STATED EXERCISE: Output every line of the material exactly, omitting images.

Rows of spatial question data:
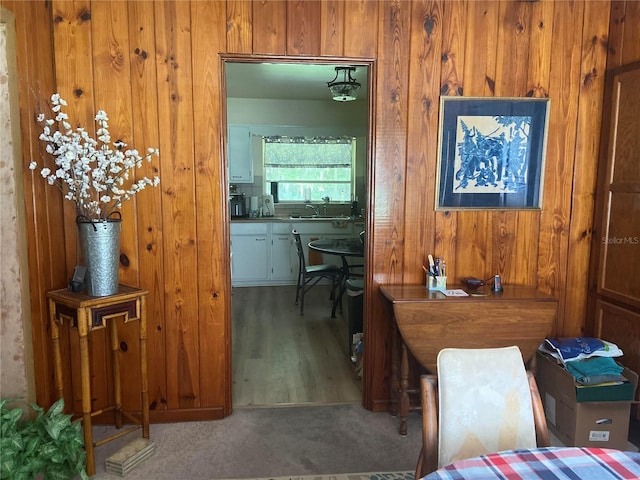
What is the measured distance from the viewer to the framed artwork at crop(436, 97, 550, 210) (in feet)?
8.44

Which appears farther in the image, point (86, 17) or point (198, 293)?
point (198, 293)

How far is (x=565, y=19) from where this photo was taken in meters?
2.57

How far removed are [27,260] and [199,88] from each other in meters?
1.18

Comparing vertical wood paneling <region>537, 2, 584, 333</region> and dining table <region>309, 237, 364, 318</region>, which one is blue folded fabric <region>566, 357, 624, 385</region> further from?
dining table <region>309, 237, 364, 318</region>

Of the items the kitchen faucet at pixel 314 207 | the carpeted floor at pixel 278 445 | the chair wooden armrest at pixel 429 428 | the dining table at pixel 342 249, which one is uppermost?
the kitchen faucet at pixel 314 207

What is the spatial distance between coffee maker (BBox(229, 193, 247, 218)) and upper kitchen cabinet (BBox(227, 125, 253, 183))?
7.9 inches

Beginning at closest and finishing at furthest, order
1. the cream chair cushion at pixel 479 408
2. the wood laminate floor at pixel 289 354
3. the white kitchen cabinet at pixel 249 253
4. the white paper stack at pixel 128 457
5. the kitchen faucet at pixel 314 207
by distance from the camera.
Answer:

THE COMPLETED TASK:
What is the measured distance from the viewer to the framed artwork at crop(436, 97, 550, 210) (in feet)?
8.44

Which appears farther in the image, point (86, 17) or point (198, 293)?
point (198, 293)

How far is (x=565, y=19) from where this photo was taken in meters?
2.57

How far removed are [27,260] and [199,88] from each other in meters?
1.18

Comparing vertical wood paneling <region>537, 2, 584, 333</region> and dining table <region>309, 237, 364, 318</region>, which one is blue folded fabric <region>566, 357, 624, 385</region> further from?
dining table <region>309, 237, 364, 318</region>

Of the items the kitchen faucet at pixel 314 207 | the carpeted floor at pixel 278 445 | the chair wooden armrest at pixel 429 428 | the dining table at pixel 342 249, which one is uppermost?
the kitchen faucet at pixel 314 207

What is the spatial distance between coffee maker (BBox(229, 193, 247, 218)) and upper kitchen cabinet (BBox(227, 125, 253, 183))?
7.9 inches

Beginning at closest and finishing at furthest, order
1. the cream chair cushion at pixel 479 408
2. the wood laminate floor at pixel 289 354
3. the white kitchen cabinet at pixel 249 253
4. the white paper stack at pixel 128 457
5. the kitchen faucet at pixel 314 207
by distance from the camera.
Answer:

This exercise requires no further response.